__Records for processing__:

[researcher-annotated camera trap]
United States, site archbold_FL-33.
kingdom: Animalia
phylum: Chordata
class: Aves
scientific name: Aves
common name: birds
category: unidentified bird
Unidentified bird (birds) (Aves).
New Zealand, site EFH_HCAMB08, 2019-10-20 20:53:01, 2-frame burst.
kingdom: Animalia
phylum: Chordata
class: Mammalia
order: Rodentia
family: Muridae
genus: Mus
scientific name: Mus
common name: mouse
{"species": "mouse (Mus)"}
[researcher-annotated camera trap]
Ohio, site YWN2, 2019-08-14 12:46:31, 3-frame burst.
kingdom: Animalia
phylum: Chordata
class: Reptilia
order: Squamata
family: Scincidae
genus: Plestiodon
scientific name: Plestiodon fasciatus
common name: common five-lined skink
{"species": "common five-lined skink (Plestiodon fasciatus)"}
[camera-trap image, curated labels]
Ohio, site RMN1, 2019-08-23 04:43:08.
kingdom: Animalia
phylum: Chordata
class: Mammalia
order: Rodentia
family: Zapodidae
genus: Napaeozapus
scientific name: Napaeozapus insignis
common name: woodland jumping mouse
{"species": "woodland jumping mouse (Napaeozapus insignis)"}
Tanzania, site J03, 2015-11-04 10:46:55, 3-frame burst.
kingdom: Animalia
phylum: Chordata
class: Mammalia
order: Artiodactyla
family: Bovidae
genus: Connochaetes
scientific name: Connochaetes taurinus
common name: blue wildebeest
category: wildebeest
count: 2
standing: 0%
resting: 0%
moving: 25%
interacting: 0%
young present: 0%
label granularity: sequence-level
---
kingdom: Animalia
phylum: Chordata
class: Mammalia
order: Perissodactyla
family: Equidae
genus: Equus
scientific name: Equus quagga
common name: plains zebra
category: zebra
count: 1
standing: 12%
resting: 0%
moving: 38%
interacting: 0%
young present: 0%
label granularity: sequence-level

__Work instruction__:
Go through the material above and output exactly the lines from the one containing "scientific name: Mus" through the one containing "scientific name: Napaeozapus insignis".

__Result of the exercise__:
scientific name: Mus
common name: mouse
{"species": "mouse (Mus)"}
[researcher-annotated camera trap]
Ohio, site YWN2, 2019-08-14 12:46:31, 3-frame burst.
kingdom: Animalia
phylum: Chordata
class: Reptilia
order: Squamata
family: Scincidae
genus: Plestiodon
scientific name: Plestiodon fasciatus
common name: common five-lined skink
{"species": "common five-lined skink (Plestiodon fasciatus)"}
[camera-trap image, curated labels]
Ohio, site RMN1, 2019-08-23 04:43:08.
kingdom: Animalia
phylum: Chordata
class: Mammalia
order: Rodentia
family: Zapodidae
genus: Napaeozapus
scientific name: Napaeozapus insignis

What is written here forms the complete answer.